Thursday, June 3, 2010

BP Deepwater Horizon Oil Rig Catastrophe: Why is this eco-disaster different from all other eco-disasters?

The BP Deepwater Horizon calamity of 2010 is different from all previous eco-disasters, not just in terms of the environmental damage done and the loss of eleven lives, but in the fundamental way that nature has been pitted against herself.

In a “normal” disaster, such as the Exxon Valdez incident in Prince William Sound, Alaska, in 1989, eleven million gallons of oil were spilled. In 2002, twenty million gallons were lost after the sinking of the oil tanker Prestige, off the coast of Galicia, Spain.

Despite the devastating effect that these two events and others have had on delicate eco-systems, as well as the local economies, they pale in comparison to the staggeringly destructive genie that was uncorked by the Deepwater Horizon incident.

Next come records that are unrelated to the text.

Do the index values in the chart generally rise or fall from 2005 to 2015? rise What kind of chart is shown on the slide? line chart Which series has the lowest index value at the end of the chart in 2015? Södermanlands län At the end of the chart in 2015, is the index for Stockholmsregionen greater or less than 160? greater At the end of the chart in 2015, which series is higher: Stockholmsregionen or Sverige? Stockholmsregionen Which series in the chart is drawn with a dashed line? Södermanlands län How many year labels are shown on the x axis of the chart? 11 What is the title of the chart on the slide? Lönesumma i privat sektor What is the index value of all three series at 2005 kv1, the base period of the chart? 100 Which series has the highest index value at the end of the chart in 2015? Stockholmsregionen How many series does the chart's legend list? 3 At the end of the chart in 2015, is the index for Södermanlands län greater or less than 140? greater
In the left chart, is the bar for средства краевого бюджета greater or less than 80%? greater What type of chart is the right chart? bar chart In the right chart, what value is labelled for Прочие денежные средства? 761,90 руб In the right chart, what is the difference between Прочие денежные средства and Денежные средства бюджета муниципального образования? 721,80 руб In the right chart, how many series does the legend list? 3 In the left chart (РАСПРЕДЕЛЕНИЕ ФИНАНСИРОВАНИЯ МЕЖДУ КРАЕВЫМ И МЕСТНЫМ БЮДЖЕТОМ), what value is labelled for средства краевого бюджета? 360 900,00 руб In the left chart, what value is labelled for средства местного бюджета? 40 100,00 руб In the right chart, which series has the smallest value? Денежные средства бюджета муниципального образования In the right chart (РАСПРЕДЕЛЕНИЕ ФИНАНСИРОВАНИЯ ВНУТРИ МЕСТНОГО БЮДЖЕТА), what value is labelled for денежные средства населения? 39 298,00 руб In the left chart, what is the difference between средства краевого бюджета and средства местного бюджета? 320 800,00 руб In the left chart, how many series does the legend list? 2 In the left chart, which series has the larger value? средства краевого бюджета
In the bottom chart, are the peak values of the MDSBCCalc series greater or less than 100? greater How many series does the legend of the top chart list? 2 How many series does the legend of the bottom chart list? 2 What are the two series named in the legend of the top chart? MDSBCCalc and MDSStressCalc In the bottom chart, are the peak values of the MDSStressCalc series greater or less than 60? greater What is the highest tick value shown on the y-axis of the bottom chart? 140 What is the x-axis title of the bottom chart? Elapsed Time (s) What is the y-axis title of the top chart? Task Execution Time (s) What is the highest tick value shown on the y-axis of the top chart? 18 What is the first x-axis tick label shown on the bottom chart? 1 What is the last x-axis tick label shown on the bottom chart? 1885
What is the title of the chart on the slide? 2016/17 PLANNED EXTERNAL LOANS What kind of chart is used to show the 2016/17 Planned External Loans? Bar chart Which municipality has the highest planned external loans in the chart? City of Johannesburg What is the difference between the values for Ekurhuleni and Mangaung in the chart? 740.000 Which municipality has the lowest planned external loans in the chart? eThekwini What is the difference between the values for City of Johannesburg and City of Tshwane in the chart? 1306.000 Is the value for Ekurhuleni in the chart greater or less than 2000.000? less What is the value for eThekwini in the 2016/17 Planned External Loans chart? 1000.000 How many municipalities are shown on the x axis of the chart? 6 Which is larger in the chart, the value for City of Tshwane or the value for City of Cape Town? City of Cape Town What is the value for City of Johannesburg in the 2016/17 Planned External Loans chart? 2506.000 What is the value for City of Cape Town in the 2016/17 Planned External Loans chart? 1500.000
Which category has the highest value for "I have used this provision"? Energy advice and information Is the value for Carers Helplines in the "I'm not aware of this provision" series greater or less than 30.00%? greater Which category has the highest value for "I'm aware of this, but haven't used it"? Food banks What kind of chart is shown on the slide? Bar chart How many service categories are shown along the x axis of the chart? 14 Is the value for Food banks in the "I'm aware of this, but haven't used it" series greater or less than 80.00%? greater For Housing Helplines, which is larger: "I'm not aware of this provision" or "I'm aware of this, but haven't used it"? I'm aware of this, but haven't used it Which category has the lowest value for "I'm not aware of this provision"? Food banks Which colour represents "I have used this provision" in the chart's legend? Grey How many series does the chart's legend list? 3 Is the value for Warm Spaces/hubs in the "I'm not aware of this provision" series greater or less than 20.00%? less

The difference is that with all previous events, with the possible exception of the Ixtoc rig disaster in 1979, a comprehensible amount of oil was spilled. This is not the case with the current BP deluge, which could involve volumes that are orders of magnitude greater.

Deepwater Horizon has unleashed earth’s primordial forces against each other. These two great fluidic magisteria, the ocean and the vast subterranean gulf oil reservoir, were never meant to come in contact with each other. It took tens of millions of years to form the oil that is spilling out, since it is the product of ancient, dead plants and animals. The deep, man-made hole connecting the two reservoirs, can be compared to a rift in the space-time continuum, assuring the mutual destruction of both universes.

Oil is highly toxic and kills nearly all life that it comes into contact with. Compounding the problem, is the fact that oil and water don’t mix due to their differing valencies (the way that their electrons are held by the nucleus). These properties guarantee long term, devastating pollution and the destruction of eco-systems. The people, fauna and flora of Prince William Sound and Galicia, still have many decades of man-induced misery to look forward to.

As a fluid mechanician, a former oil rig worker and an environmentalist, I’m totally horrified by this catastrophe. My heart goes out to the folks living around the gulf. The management of BP need to do better. But remember, they are not monsters. Oil extraction is inherently, a very messy and dangerous business. BP employs eighty thousand people while supplying an energy-hungry world with its most needed commodity. BP also earned $27 billion last year.

Surely, given the scale of this calamity and the enormous profits involved, we can and must learn to do better. This means employing all available resources to stop the spill, cleaning up the mess, raising our safety requirements, and ensuring that such a plague, of biblical proportions never occurs again.